CSCI 161 Spring 2005: ADTs

CSCI 161 Spring 2005: Abstract Data Types (ADTs)

Overview

Since many software projects are extremely complex, one of the major problems a software designeer faces is abstraction: the ability to consider a block of information in "just enough" detail to solve the immediate problem.

An abstraction may be defined as "a model of a complex system that includes only the details essential to the perspective of the viewer of the system" ^{(N Dale, C++ Data Structures, 1999)}.

There are two major forms of abstraction:

control abstraction - in which we encapsulate and give a logical name to a sequence of actions (e.g. taking a series of C++ statements and grouping them into a function)
data abstraction - in which we group a set of data items into a single logical entity (e.g. creating a "Student Record" data type, as a structure which includes a student's name, id number, grade point average, etc.)

This semester (and in many of your subsequent computing courses) we will consider logical entities which include both control and data abstractions: abstract data types, or ADTs.

Data abstraction and implementation hiding

An ADT includes all the data associated with a particular logical data entity, plus all the fundamental operations which manipulate that type of data entity.

For example, suppose we are maintaining an online dictionary.

The ADT representing the dictionary might represent the dictionary as a list of entries, with each entry composed of a spelling, a pronunciation, a definition, and an example of use.
The operations associated with the ADT might be:
- create a new (empty) dictionary
- look up the entry for a particular word
- update the entry associated with a particular word
- create and add an entirely new entry
- delete an outdated entry

We will also consider access to the ADT in two parts:

A public interface, and
A private implementation

The public interface gives the following:

The name of each of the ADT operations a programmer might need in order to use the ADT, along with the return type (if any), and the parameter type(s) and order.
A "black box" description of each ADT operation.

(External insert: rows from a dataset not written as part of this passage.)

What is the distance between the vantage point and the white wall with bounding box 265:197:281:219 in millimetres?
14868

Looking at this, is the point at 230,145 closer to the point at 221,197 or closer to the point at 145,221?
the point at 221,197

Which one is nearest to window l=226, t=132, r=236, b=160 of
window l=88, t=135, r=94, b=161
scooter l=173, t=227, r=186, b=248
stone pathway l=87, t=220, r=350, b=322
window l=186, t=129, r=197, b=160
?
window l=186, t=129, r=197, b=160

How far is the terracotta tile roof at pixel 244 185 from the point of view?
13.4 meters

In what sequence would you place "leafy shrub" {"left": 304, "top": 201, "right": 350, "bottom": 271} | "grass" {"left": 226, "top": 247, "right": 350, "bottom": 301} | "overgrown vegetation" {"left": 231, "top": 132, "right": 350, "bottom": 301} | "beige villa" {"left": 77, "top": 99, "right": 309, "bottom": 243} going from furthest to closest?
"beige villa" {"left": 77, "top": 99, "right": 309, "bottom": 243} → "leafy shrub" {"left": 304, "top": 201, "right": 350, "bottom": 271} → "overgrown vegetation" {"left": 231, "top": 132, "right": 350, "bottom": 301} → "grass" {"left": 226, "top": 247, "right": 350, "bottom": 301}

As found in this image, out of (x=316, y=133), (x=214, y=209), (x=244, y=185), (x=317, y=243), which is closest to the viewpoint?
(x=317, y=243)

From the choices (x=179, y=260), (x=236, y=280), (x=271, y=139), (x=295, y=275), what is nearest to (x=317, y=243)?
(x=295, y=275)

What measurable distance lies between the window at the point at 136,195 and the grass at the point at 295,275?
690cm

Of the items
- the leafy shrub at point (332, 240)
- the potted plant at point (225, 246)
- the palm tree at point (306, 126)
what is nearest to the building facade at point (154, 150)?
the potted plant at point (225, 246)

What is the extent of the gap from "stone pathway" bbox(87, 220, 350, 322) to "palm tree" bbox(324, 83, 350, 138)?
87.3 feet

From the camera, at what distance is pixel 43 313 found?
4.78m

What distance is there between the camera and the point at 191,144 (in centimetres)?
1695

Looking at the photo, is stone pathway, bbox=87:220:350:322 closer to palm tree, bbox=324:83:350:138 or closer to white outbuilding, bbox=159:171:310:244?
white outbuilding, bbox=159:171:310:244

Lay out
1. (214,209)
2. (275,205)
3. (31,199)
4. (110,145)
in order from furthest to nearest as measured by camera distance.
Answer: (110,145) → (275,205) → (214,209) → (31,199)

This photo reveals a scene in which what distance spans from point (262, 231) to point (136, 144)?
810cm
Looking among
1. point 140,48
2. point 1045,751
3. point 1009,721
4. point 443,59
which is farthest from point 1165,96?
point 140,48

This description precisely defines all the user-visible behaviour of the operation. I.e. it describes what the operation does for the user (though not how it does it), including error handling and any assumptions about the parameters or pre-requisites to using the operation.
For example, suppose we have a routine to generate random numbers. Here is a potential interface and black box description:
```
int GenRandom(int lower, int upper)
// The GenRandom routine generates and returns a random integer
//     in the range lower..upper (inclusive)
// It assumes that both supplied parameters are positive integers,
//     and will return 0 if either value is less than 1
// It also assumes that the random number generator has been
//     previously initialized by a call to routine InitializeRandGen
```

Obviously the designer(s) and implementor(s) of the ADT need to know both the interface and the implementation, but other programmers who merely wish to include the ADT as part of their programs only need to know how to use the public ADT interface, they do not need to know the implementation details.

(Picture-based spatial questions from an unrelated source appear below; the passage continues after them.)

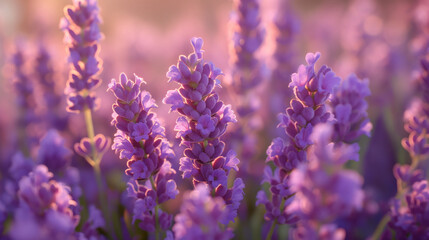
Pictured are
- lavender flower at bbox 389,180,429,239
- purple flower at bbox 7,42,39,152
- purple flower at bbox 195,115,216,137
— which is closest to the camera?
purple flower at bbox 195,115,216,137

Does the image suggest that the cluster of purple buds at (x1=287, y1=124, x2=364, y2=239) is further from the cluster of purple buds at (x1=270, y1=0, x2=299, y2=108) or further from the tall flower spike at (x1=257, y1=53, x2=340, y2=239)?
the cluster of purple buds at (x1=270, y1=0, x2=299, y2=108)

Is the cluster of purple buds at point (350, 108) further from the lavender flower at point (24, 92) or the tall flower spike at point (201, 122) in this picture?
the lavender flower at point (24, 92)

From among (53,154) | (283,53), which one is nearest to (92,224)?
(53,154)

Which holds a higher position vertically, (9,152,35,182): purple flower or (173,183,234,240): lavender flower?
(9,152,35,182): purple flower

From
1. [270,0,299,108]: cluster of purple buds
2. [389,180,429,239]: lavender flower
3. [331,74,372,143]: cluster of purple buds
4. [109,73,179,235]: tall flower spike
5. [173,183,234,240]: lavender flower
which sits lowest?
[173,183,234,240]: lavender flower

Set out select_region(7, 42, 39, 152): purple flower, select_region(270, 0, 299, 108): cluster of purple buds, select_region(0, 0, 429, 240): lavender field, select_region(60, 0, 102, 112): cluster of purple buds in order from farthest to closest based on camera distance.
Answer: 1. select_region(270, 0, 299, 108): cluster of purple buds
2. select_region(7, 42, 39, 152): purple flower
3. select_region(60, 0, 102, 112): cluster of purple buds
4. select_region(0, 0, 429, 240): lavender field

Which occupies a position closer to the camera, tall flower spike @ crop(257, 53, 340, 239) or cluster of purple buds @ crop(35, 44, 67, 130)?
tall flower spike @ crop(257, 53, 340, 239)

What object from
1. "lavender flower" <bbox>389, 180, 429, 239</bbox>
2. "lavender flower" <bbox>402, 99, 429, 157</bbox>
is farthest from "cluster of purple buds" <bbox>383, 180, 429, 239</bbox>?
"lavender flower" <bbox>402, 99, 429, 157</bbox>
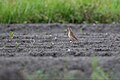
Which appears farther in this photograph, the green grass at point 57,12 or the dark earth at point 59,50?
the green grass at point 57,12

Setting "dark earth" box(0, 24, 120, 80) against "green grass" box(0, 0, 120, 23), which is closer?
"dark earth" box(0, 24, 120, 80)

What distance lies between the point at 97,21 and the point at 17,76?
597 centimetres

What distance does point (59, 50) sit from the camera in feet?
19.7

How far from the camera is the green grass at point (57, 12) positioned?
9.28m

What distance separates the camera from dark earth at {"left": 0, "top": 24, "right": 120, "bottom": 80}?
4441 millimetres

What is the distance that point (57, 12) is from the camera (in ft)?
31.0

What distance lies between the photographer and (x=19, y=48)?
622cm

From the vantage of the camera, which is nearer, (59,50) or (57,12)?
(59,50)

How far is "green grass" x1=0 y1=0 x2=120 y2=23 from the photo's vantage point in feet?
30.5

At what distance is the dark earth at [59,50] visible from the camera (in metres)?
4.44

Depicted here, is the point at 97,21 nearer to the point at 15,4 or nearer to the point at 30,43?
the point at 15,4

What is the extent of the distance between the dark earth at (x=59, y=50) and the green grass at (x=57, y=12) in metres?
0.51

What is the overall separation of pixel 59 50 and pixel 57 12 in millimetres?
3487

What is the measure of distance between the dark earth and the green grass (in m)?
0.51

This is important in two respects:

The job of the "using" programmer is greatly simplified, since they only need to study the public interface in order to make use of the other code
The designer/implementor can enforce correct use of their ADT by only allowing other programmers access to the public interface.
This is achieved in C++ (and Java) through the use of "public" and "private" keywords, and means that the designer/implementor is free to change their implementation at any time - as long as the original interface is still followed the users will not notice any functional change!
This vastly improves the maintainability of software.

Code maintenance and reuse

It is estimated that, worldwide, between 50% and 70% of all time and money spent on software is spent on maintenance and reuse:

IT IS FAR MORE COMMON TO WORK ON UPDATING OR FIXING EXISTING CODE THAN TO WORK ON DEVELOPING NEW CODE FROM SCRATCH

This is simply because once a substantial effort has been made to develop a software product, it is highly desirable to maintain that code rather than develop another new product.

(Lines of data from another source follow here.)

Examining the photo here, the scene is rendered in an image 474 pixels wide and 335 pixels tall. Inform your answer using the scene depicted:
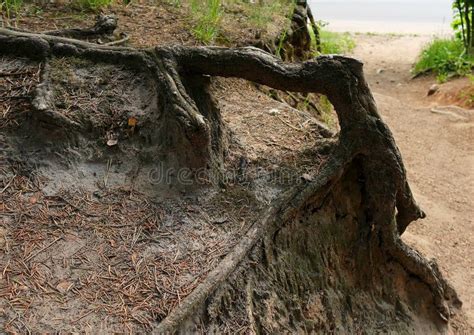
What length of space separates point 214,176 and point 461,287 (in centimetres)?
276

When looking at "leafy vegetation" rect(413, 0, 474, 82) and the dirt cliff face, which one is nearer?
the dirt cliff face

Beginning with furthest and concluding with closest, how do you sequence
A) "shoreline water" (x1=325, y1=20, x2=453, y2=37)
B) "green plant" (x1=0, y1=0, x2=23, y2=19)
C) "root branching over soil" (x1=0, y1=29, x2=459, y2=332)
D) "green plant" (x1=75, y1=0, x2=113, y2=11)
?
"shoreline water" (x1=325, y1=20, x2=453, y2=37) < "green plant" (x1=75, y1=0, x2=113, y2=11) < "green plant" (x1=0, y1=0, x2=23, y2=19) < "root branching over soil" (x1=0, y1=29, x2=459, y2=332)

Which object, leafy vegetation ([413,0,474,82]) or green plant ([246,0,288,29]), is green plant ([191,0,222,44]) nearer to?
green plant ([246,0,288,29])

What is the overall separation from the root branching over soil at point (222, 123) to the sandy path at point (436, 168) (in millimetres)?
1737

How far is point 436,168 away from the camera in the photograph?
7.02 meters

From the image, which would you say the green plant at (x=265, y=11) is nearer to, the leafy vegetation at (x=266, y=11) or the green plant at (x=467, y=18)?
the leafy vegetation at (x=266, y=11)

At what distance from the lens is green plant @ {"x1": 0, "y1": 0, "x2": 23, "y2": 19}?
3885mm

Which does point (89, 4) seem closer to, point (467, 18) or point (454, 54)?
point (454, 54)

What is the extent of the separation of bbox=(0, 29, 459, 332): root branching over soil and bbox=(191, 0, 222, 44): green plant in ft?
4.75

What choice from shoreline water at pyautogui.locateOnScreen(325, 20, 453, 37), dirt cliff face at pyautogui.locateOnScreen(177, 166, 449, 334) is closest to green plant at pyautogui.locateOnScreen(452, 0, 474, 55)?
shoreline water at pyautogui.locateOnScreen(325, 20, 453, 37)

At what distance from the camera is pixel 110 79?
3.19 m

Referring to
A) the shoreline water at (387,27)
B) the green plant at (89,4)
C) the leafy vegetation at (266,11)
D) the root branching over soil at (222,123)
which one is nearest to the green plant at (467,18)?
the shoreline water at (387,27)

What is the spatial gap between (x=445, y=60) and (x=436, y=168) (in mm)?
5455

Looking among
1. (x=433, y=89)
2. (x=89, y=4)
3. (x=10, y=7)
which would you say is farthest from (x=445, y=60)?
(x=10, y=7)
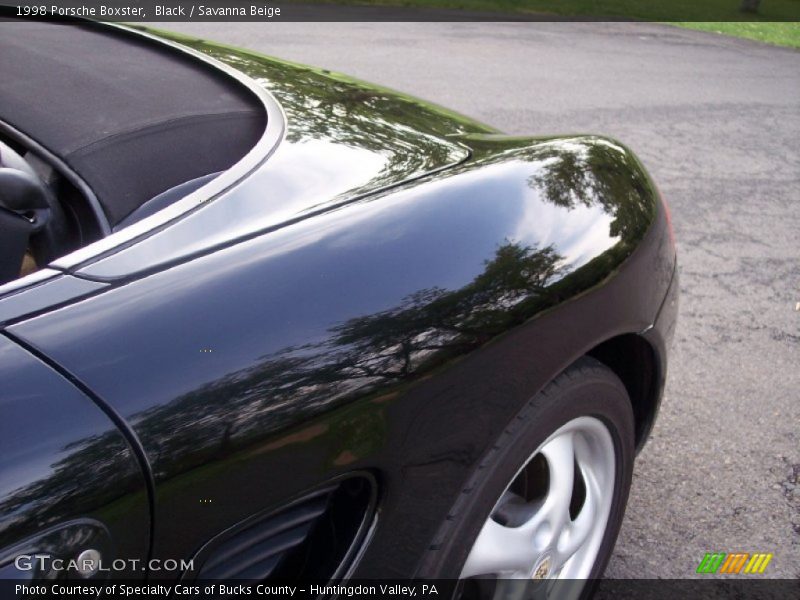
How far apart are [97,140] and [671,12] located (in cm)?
1695

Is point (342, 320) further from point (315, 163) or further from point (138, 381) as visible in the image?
point (315, 163)

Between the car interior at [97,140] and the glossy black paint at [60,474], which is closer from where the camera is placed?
the glossy black paint at [60,474]

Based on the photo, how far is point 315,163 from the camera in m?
1.75

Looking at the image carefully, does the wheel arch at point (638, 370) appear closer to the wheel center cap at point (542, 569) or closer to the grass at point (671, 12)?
the wheel center cap at point (542, 569)

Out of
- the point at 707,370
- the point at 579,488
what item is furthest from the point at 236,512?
the point at 707,370

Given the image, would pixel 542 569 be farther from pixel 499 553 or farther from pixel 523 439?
pixel 523 439

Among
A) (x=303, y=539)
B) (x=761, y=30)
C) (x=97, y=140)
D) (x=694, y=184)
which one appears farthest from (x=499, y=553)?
(x=761, y=30)

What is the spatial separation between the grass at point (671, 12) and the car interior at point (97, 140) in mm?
11521

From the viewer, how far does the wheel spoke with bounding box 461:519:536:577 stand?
5.56 feet

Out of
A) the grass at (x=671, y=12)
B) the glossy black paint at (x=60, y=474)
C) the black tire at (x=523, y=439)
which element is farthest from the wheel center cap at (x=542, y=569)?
the grass at (x=671, y=12)

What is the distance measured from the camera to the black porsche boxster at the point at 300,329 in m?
1.16

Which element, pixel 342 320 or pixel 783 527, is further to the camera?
pixel 783 527

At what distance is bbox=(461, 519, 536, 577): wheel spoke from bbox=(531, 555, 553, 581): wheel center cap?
0.04 meters

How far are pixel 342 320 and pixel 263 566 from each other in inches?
16.5
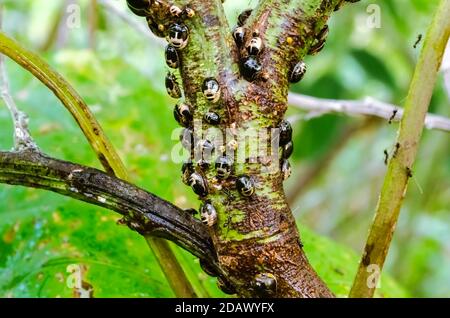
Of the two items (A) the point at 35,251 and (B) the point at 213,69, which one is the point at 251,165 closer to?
(B) the point at 213,69

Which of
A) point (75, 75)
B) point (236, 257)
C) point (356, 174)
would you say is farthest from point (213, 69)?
point (356, 174)

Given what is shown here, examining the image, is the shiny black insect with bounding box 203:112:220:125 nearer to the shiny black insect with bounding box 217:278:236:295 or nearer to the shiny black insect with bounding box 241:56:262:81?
the shiny black insect with bounding box 241:56:262:81

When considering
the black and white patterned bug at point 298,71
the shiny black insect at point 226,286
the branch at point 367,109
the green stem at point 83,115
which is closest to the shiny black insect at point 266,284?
the shiny black insect at point 226,286

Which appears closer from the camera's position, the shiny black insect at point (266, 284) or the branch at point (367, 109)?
the shiny black insect at point (266, 284)

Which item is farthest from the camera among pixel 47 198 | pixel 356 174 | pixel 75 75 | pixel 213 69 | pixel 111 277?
pixel 356 174

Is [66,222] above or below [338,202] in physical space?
below

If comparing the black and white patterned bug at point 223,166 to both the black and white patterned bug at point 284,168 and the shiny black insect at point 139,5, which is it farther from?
the shiny black insect at point 139,5
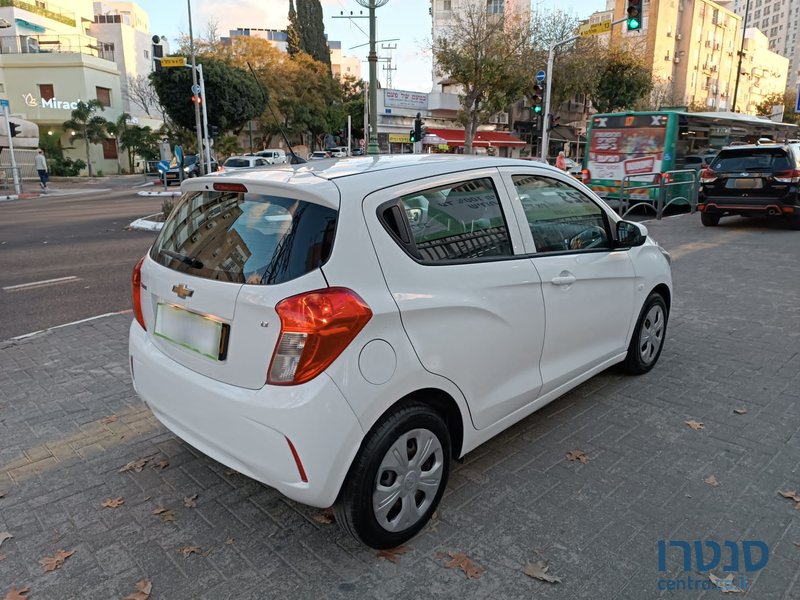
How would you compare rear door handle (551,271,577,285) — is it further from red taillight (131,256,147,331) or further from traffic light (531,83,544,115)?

Any time we can make use of existing code, rather than developing new code, we are hopefully saving both time and money.

It is also hoped that we will have fewer debugging problems, since a substantial effort will have already gone into testing and debugging the original code.

The use of ADTs and interfaces enhances both the maintainability and reusability of code, since we have clearly defined data entities and operations which can be reused with minimal effort (the using programmer just needs to understand the interface) and which can be modified without impacting other programs (as long as the interface is not modified).

One important note here: IF THE INTERFACE IS ALTERED THEN ALL OTHER PROGRAMS CAN BE AFFECTED: GET YOUR INTERFACE RIGHT AT THE BEGINNING, OR LIVE WITH THE CONSEQUENCES.

ADT descriptions

Again, the abstract data type must provide sufficient information for the ADT to be fully and correctly used by any other designer/implementor.

Some of the ADTs we look at in 161 include Queues, Stacks, Lists, and Trees.